THIRD AMENDMENT TO THE CONTRACT OF EMPLOYMENT BETWEEN FOSTER WHEELER ENERGY LIMITED AND MICHELLE K. DAVIES

Contract Categories: Human Resources - Employment Agreements
EX-10.58 15 d450625dex1058.htm EX-10.58 EX-10.58

Exhibit 10.58

THIRD AMENDMENT

TO THE

CONTRACT OF EMPLOYMENT

BETWEEN FOSTER WHEELER ENERGY LIMITED

AND

MICHELLE K. DAVIES

WHEREAS, FOSTER WHEELER ENERGY LIMITED (the “Company”) entered into a Contract of Employment with MICHELLE K. DAVIES (the “Executive”) dated 8th August 2008 (the “Contract”), a First Amendment thereto effective as of January 1, 2010, and a Second Amendment thereto effective as of November 1, 2011 (the Contract, as amended by the First and Second Amendments, the “Agreement”); and

WHEREAS, the Company is relocating the Executive’s primary office from Geneva, Switzerland to Reading, England (the “Relocation”), and as a result of the Relocation the Executive will no longer be required to perform her services the majority of the working days on which the Executive is not travelling outside of Switzerland and United Kingdom at the Company’s affiliates’ offices in Geneva, Switzerland.

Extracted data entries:
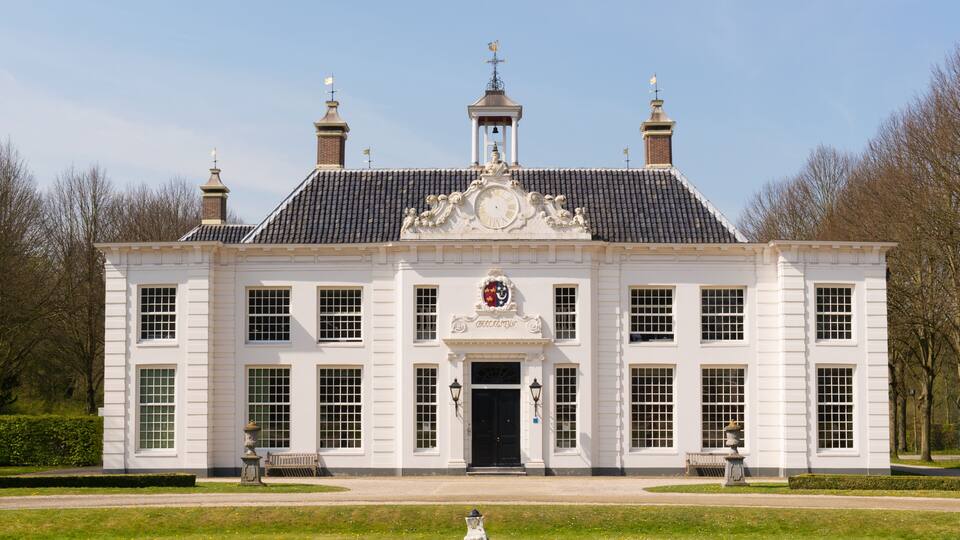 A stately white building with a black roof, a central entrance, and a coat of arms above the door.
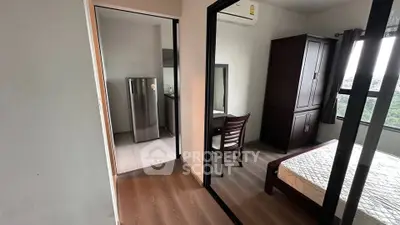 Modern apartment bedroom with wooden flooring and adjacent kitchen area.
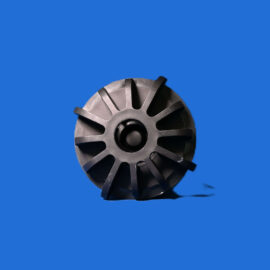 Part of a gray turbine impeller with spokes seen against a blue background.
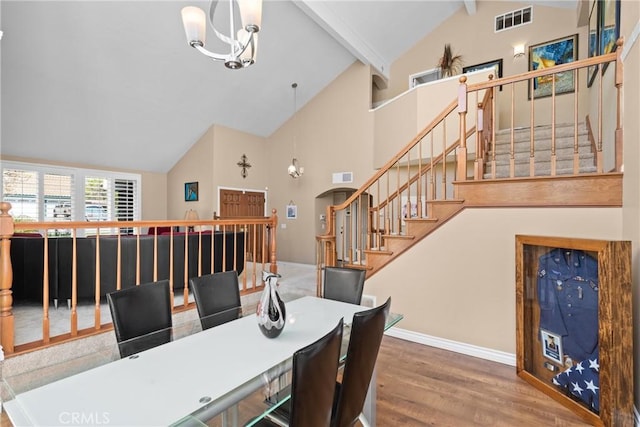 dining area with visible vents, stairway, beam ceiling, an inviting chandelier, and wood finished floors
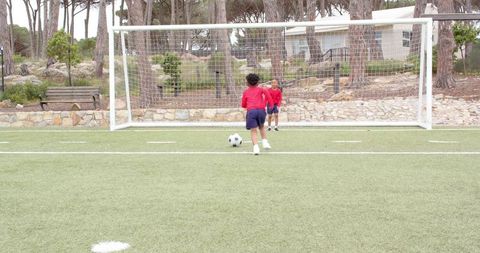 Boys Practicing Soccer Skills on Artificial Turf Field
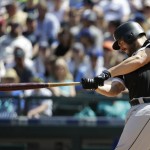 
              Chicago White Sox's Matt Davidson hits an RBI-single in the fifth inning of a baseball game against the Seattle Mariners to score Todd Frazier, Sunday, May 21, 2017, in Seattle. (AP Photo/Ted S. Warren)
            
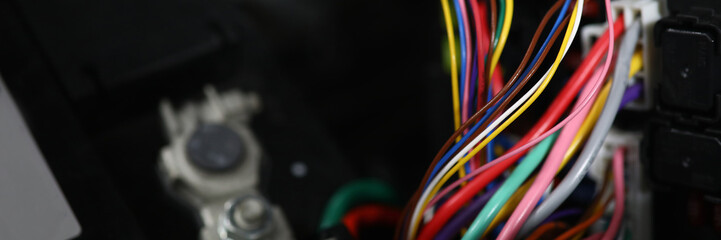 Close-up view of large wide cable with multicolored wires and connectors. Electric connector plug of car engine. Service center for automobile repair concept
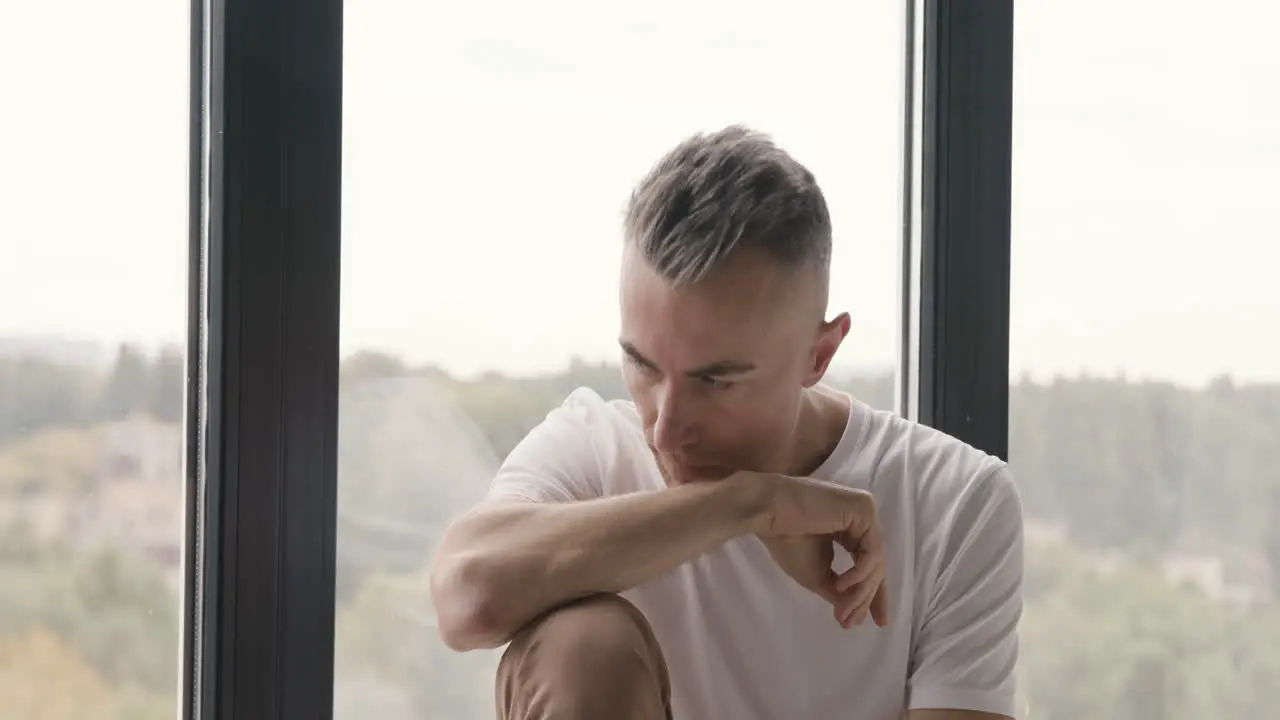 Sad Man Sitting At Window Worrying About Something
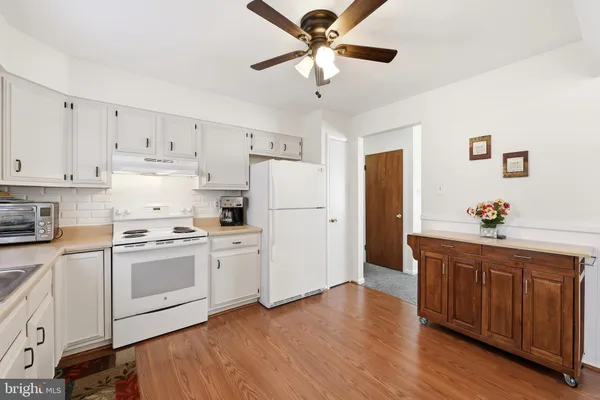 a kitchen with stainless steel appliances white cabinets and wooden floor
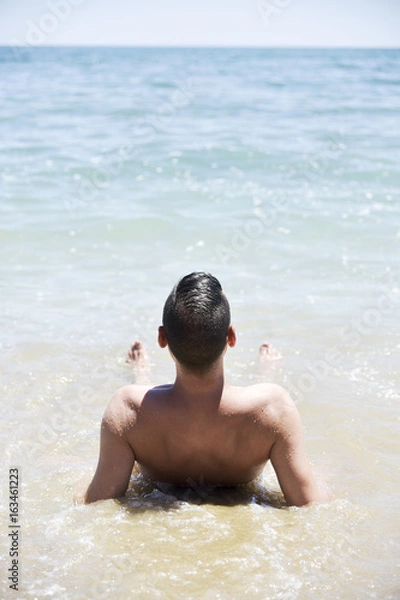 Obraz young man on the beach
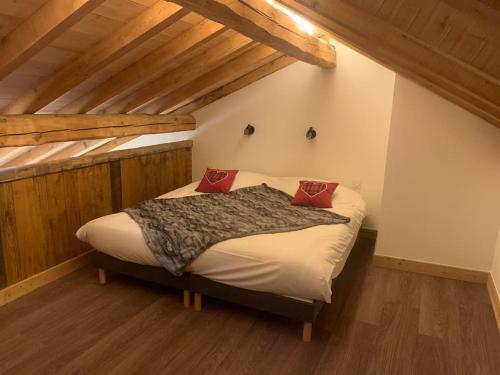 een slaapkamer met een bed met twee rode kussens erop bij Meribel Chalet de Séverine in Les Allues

_WHAT YOU NEED TO DO_
Decide whether each statement agrees with the employment contract amendment, answering yes or no and quoting the words of the text that settle it. (a) The original Contract of Employment is dated 8th August 2008. (b) The Second Amendment took effect as of January 1, 2010. (c) The Relocation moves the Executive's primary office from Reading, England to Geneva, Switzerland.

_FINAL ANSWER_
(a) Yes: "dated 8th August 2008 (the “Contract”)"
(b) No: "a Second Amendment thereto effective as of November 1, 2011"
(c) No: "relocating the Executive’s primary office from Geneva, Switzerland to Reading, England"